Disc degeneration is accompanied by changes in the matrixes of both the nucleus pulposus and the inner annulus fibrosus that are mediated by an inflammatory process (9). Nociceptive stimuli include pro-inflammatory cytokines produced by disc cells [such as interleukin (IL)-1, IL-4, IL-6, IL-8, IL-12, IL-17], interferon-γ, tumor necrosis factor (TNF)-α, downstream signaling molecules such as nitric oxide (NO), leukotrienes, prostaglandin E and by-products of disc cell metabolism such as lactic acid (9). Disc degeneration can also be caused by aging, apoptosis, vascular ingrowth, failure of nutrient supply to disc cells, abnormal mechanical loads or genetic factors (7,10). Rather than simply providing symptomatic relief, it is important to understand the pathophysiology of degenerated discs to determine the most effective treatment of the underlying cause.

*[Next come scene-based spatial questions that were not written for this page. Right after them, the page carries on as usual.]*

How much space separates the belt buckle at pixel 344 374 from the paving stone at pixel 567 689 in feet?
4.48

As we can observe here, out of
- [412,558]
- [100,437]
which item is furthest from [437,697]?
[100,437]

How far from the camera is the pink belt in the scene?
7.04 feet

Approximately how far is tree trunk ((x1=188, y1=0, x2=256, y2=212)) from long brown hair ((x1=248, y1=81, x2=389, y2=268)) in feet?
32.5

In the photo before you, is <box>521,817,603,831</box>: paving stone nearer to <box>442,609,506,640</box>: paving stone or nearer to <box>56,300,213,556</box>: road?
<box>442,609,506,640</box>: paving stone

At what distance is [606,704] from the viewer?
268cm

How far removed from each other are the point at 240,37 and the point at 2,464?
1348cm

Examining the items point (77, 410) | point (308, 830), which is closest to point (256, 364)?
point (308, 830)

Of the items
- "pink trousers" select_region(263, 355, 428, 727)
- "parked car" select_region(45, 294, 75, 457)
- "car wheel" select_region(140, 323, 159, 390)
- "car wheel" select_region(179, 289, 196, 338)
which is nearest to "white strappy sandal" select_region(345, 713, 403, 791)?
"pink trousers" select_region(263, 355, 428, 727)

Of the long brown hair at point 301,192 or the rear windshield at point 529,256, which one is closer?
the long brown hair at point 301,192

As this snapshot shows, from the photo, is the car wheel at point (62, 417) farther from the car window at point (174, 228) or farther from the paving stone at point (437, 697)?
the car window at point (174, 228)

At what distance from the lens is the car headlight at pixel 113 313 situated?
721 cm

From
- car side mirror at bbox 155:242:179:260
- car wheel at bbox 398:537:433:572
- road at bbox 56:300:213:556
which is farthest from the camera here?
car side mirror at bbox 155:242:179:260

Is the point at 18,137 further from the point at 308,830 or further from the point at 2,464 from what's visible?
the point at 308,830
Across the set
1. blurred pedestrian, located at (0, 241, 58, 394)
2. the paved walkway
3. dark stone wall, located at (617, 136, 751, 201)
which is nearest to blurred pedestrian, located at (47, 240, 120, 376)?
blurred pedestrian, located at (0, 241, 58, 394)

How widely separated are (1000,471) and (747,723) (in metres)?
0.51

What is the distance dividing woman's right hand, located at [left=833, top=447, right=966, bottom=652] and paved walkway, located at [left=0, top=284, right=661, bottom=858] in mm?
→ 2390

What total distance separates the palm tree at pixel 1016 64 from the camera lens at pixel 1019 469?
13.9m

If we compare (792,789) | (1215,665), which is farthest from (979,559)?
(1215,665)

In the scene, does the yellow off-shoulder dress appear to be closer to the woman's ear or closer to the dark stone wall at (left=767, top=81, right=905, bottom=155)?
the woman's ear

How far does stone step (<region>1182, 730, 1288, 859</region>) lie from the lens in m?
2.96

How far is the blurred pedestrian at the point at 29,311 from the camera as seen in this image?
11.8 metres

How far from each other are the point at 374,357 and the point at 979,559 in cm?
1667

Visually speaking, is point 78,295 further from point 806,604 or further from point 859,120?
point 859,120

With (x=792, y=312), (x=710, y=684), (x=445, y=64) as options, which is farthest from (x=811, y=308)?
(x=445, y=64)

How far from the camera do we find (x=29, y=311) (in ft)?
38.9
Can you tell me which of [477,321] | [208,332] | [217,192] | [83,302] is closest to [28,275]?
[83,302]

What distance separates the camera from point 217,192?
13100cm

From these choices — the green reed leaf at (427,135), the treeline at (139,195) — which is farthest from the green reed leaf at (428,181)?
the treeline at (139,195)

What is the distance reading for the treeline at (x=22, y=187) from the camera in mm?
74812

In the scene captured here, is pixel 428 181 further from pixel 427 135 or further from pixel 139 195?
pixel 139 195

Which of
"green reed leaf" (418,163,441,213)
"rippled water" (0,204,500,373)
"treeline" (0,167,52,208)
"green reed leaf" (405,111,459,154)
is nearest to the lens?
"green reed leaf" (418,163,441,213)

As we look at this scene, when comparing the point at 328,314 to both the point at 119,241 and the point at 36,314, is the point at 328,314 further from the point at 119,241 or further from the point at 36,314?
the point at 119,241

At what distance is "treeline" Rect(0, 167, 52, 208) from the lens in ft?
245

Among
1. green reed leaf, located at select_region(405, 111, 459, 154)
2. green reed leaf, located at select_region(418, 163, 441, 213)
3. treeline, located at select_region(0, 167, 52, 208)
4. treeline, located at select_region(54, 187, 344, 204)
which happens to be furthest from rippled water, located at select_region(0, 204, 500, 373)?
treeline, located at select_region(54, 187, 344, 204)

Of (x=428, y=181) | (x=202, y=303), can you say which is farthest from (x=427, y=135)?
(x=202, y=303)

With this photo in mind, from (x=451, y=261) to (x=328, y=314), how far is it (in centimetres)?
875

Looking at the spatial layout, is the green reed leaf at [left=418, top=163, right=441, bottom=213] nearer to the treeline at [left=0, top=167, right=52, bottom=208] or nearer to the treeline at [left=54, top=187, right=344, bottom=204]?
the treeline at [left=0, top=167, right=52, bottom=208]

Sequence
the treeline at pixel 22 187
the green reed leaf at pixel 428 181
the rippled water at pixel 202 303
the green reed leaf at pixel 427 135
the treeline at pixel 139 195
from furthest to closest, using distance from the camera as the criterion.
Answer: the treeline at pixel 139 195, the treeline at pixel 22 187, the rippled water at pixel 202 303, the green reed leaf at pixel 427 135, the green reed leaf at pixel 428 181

Current treatments for discogenic back pain
As extensively reviewed by Raj et al. (7) and Simon et al. (11), a number of methods are used for the management of discogenic low back pain (Table 1). Since it is widely believed that degenerated discs are the source of discogenic pain, treatments mostly focus on surgical procedures such as fusion and total disc replacement. The reliability and effectiveness of these surgical procedures are still debated, as they are reported to only offer pain relief (9). Alternatively, non-invasive methods such as benign neglect, physical therapy or symptom control with medication or injection have been employed to treat discogenic pain. Notably, these treatments do not improve the underlying degenerative condition, although they do resolve its symptoms (12). This clearly indicates the need for new therapies and/or interventions that actually treat the underlying causes of discogenic pain. Accordingly, increased attention has been given to emerging techniques such as growth factor therapy, and biomolecular and cellular treatments.
Full table
Previously reported in vitro, in vivo and clinical data clearly demonstrate the effectiveness and feasibility of biomolecular and cellular therapies for treating degenerative disc disease (13-15). Direct injection of growth factors into the annulus fibrosus and nucleus pulposus have resulted in clinically-proven improvement (16). Cellular and biomolecular treatments (which are in the clinical trial stage) combined with tissue engineering and annular repair (which are still in the preclinical stages) have been proposed to have great potential for the treatment of degenerative disc disease (17). Regenerative therapies for degenerated discs should focus on stimulating the production of the extracellular matrix or inhibiting the cytokines that upregulate matrix-degrading enzymes, which in turn may prevent loss of disc space height, increased loading on posterior elements and spinal stenosis (18).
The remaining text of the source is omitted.